- Entries provided -
★ ★ ★

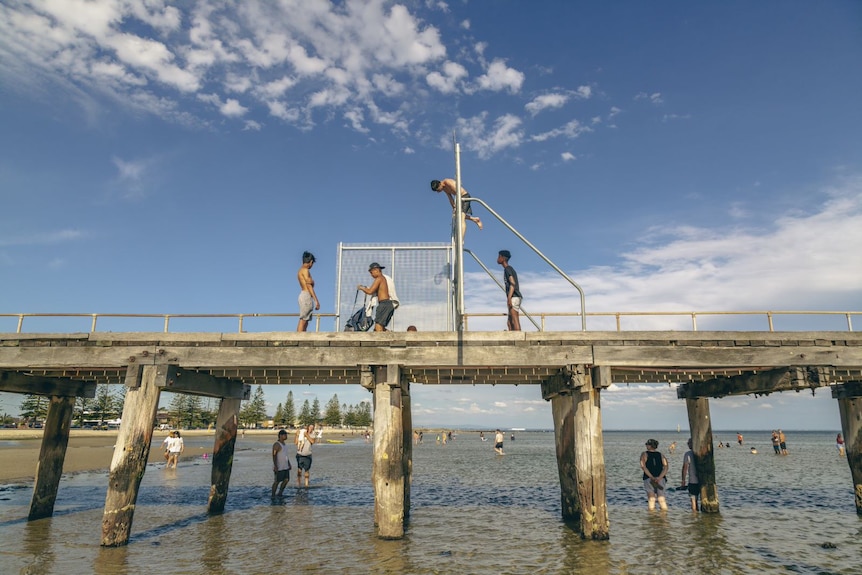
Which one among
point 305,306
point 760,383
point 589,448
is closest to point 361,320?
point 305,306

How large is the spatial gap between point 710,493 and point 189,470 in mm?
28029

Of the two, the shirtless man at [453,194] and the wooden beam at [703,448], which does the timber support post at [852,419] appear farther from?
the shirtless man at [453,194]

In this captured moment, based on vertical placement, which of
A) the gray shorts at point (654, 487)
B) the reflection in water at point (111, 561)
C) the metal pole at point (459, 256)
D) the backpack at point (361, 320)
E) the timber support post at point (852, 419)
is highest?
the metal pole at point (459, 256)

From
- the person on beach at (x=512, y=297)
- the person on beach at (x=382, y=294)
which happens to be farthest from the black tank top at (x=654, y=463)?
the person on beach at (x=382, y=294)

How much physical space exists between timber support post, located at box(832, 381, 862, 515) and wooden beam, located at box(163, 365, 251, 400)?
17625mm

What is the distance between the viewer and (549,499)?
2036cm

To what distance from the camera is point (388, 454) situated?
37.9 feet

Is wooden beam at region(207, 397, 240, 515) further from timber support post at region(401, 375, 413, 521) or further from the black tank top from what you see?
the black tank top

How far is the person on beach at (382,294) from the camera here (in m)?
12.4

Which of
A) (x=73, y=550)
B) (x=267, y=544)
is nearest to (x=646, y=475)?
(x=267, y=544)

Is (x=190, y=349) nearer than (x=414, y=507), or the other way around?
(x=190, y=349)

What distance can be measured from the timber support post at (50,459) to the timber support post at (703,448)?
1871cm

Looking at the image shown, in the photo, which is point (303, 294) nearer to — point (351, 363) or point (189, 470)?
point (351, 363)

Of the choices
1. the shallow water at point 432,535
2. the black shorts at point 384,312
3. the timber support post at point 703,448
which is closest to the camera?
the shallow water at point 432,535
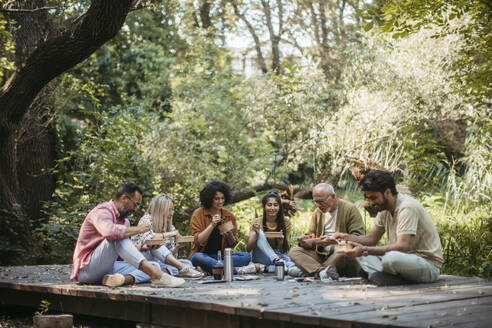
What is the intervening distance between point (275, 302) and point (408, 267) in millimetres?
1379

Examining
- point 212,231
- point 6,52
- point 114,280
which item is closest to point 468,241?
point 212,231

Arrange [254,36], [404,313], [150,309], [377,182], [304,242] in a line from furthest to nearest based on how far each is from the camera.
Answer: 1. [254,36]
2. [304,242]
3. [377,182]
4. [150,309]
5. [404,313]

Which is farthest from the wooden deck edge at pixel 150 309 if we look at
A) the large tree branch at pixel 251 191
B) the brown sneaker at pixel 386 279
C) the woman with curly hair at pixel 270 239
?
the large tree branch at pixel 251 191

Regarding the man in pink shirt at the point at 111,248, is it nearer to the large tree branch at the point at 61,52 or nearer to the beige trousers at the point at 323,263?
the beige trousers at the point at 323,263

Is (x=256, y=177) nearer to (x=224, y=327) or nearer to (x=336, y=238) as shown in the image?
(x=336, y=238)

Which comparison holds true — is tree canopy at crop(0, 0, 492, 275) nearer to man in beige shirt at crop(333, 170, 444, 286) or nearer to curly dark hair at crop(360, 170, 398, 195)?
man in beige shirt at crop(333, 170, 444, 286)

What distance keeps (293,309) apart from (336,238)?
5.49 feet

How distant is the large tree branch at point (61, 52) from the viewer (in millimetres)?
7344

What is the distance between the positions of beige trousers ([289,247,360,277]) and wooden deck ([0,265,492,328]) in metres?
0.37

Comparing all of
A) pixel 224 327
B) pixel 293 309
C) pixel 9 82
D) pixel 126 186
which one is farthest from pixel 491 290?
pixel 9 82

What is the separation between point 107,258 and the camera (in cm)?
583

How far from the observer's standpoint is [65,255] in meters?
9.54

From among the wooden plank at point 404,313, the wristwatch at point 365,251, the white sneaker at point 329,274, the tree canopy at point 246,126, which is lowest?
the white sneaker at point 329,274

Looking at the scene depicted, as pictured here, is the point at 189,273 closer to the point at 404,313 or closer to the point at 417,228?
the point at 417,228
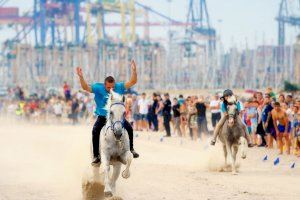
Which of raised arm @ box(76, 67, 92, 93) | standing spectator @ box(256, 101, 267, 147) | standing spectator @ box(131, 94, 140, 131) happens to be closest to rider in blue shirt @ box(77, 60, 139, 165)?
raised arm @ box(76, 67, 92, 93)

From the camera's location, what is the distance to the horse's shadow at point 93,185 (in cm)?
1402

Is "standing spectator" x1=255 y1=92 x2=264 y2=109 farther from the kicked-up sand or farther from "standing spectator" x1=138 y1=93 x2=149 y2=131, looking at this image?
"standing spectator" x1=138 y1=93 x2=149 y2=131

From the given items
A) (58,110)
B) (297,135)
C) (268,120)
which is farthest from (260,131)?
(58,110)

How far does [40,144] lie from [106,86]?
57.4ft

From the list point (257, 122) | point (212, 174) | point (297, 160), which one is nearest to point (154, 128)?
point (257, 122)

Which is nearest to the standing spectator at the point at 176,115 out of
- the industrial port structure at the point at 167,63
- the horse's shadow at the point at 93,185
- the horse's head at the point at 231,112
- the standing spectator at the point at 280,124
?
the standing spectator at the point at 280,124

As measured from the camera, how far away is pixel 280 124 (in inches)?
992

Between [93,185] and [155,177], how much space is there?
422cm

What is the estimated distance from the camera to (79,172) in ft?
54.7

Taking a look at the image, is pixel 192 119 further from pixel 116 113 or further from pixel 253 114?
pixel 116 113

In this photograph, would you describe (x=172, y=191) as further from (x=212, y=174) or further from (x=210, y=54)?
(x=210, y=54)

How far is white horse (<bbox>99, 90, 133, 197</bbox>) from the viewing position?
13.1 meters

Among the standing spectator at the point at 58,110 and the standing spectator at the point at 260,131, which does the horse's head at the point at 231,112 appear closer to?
the standing spectator at the point at 260,131

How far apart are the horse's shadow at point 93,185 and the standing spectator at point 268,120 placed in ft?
41.4
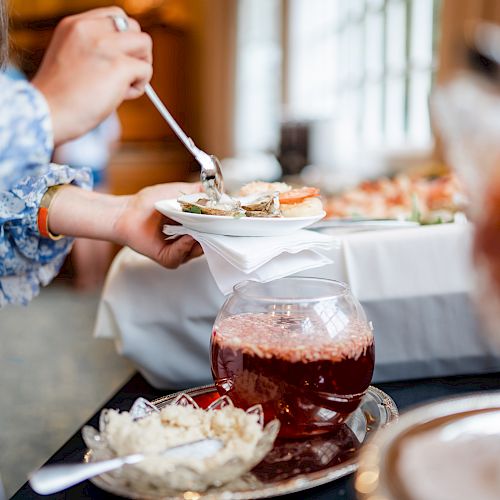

★ ★ ★

Copy out all of the records above word for word, with the pictures left out.

- The output -
Which one among
point 305,306
point 760,383
point 589,448
is closest to point 361,320?
point 305,306

How large is the spatial gap between point 710,493 and point 189,470 in mm?
28029

Of the two, the shirtless man at [453,194] and the wooden beam at [703,448], which does the timber support post at [852,419] appear farther from?
the shirtless man at [453,194]

In this captured moment, based on vertical placement, which of
A) the gray shorts at point (654, 487)
B) the reflection in water at point (111, 561)
C) the metal pole at point (459, 256)
D) the backpack at point (361, 320)
E) the timber support post at point (852, 419)
is highest?
the metal pole at point (459, 256)

From
- the person on beach at (x=512, y=297)
- the person on beach at (x=382, y=294)
which happens to be farthest from the black tank top at (x=654, y=463)?
the person on beach at (x=382, y=294)

How much physical space exists between timber support post, located at box(832, 381, 862, 515) and wooden beam, located at box(163, 365, 251, 400)?
17625mm

What is the distance between the viewer and (549,499)?
2036cm

To what distance from the camera is point (388, 454) situated?
37.9 feet

Is wooden beam at region(207, 397, 240, 515) further from timber support post at region(401, 375, 413, 521) or further from the black tank top from what you see?
the black tank top

How far is the person on beach at (382,294) from the camera here (in m)?
12.4

Which of
A) (x=73, y=550)
B) (x=267, y=544)
is nearest to (x=646, y=475)?
(x=267, y=544)

Is (x=190, y=349) nearer than (x=414, y=507), or the other way around?
(x=190, y=349)

What distance can be measured from the timber support post at (50,459) to the timber support post at (703,448)?
1871cm

Looking at the image shown, in the photo, which is point (303, 294) nearer to — point (351, 363) or point (189, 470)?
point (351, 363)

Of the choices
1. the shallow water at point 432,535
2. the black shorts at point 384,312
3. the timber support post at point 703,448
which is closest to the camera?
the shallow water at point 432,535
What is the intervening distance between point (275, 302) and point (408, 267) in millimetres?
1379

Examining
- point 212,231
- point 6,52
- point 114,280
which item is closest to point 468,241?
point 212,231

Arrange [254,36], [404,313], [150,309], [377,182], [304,242] in a line from furthest to nearest based on how far each is from the camera.
Answer: 1. [254,36]
2. [304,242]
3. [377,182]
4. [150,309]
5. [404,313]

Which is farthest from the wooden deck edge at pixel 150 309 if we look at
A) the large tree branch at pixel 251 191
B) the brown sneaker at pixel 386 279
C) the woman with curly hair at pixel 270 239
?
the large tree branch at pixel 251 191

Regarding the man in pink shirt at the point at 111,248, is it nearer to the large tree branch at the point at 61,52 or nearer to the beige trousers at the point at 323,263?
the beige trousers at the point at 323,263

Is (x=256, y=177) nearer to (x=224, y=327) or nearer to (x=336, y=238) as shown in the image?
(x=336, y=238)

Which comparison holds true — is tree canopy at crop(0, 0, 492, 275) nearer to man in beige shirt at crop(333, 170, 444, 286) or nearer to curly dark hair at crop(360, 170, 398, 195)?
man in beige shirt at crop(333, 170, 444, 286)

What distance keeps (293,309) apart from (336,238)?
5.49 feet

How distant is the large tree branch at point (61, 52) from the viewer (in millimetres)?
7344

What is the distance between the positions of beige trousers ([289,247,360,277]) and wooden deck ([0,265,492,328]) in metres?
0.37

Comparing all of
A) pixel 224 327
B) pixel 293 309
C) pixel 9 82
D) pixel 126 186
which one is farthest from pixel 491 290?
pixel 9 82

What is the separation between point 107,258 and the camera (in cm)?
583

How far from the observer's standpoint is [65,255] in meters?
9.54

From among the wooden plank at point 404,313, the wristwatch at point 365,251, the white sneaker at point 329,274, the tree canopy at point 246,126, which is lowest?
the white sneaker at point 329,274

Looking at the scene depicted, as pictured here, is the point at 189,273 closer to the point at 404,313 or closer to the point at 417,228?
the point at 417,228
Which of raised arm @ box(76, 67, 92, 93) | standing spectator @ box(256, 101, 267, 147) | standing spectator @ box(131, 94, 140, 131) happens to be closest to rider in blue shirt @ box(77, 60, 139, 165)?
raised arm @ box(76, 67, 92, 93)

From the camera's location, what is the distance to the horse's shadow at point 93,185 (in cm)?
1402

Is "standing spectator" x1=255 y1=92 x2=264 y2=109 farther from the kicked-up sand or farther from "standing spectator" x1=138 y1=93 x2=149 y2=131, looking at this image?
"standing spectator" x1=138 y1=93 x2=149 y2=131

From the given items
A) (58,110)
B) (297,135)
C) (268,120)
which is farthest from (260,131)?
(58,110)

How far does [40,144] lie from [106,86]?
57.4ft

From the list point (257, 122) | point (212, 174) | point (297, 160), which one is nearest to point (154, 128)?
point (257, 122)

Which is nearest to the standing spectator at the point at 176,115 out of
- the industrial port structure at the point at 167,63
- the horse's shadow at the point at 93,185
- the horse's head at the point at 231,112
- the standing spectator at the point at 280,124
?
the standing spectator at the point at 280,124

As measured from the camera, how far away is pixel 280 124 (in inches)?
992

Between [93,185] and [155,177], how much space is there?
422cm

What is the estimated distance from the camera to (79,172) in ft?
54.7

Taking a look at the image, is pixel 192 119 further from pixel 116 113 or further from pixel 253 114?
pixel 116 113

In this photograph, would you describe (x=172, y=191) as further from (x=212, y=174) or further from (x=210, y=54)?
(x=210, y=54)

How far is white horse (<bbox>99, 90, 133, 197</bbox>) from the viewing position?
13.1 meters

Among the standing spectator at the point at 58,110 and the standing spectator at the point at 260,131, which does the horse's head at the point at 231,112 appear closer to?
the standing spectator at the point at 260,131

How far apart are the horse's shadow at point 93,185 and the standing spectator at point 268,120 placed in ft?
41.4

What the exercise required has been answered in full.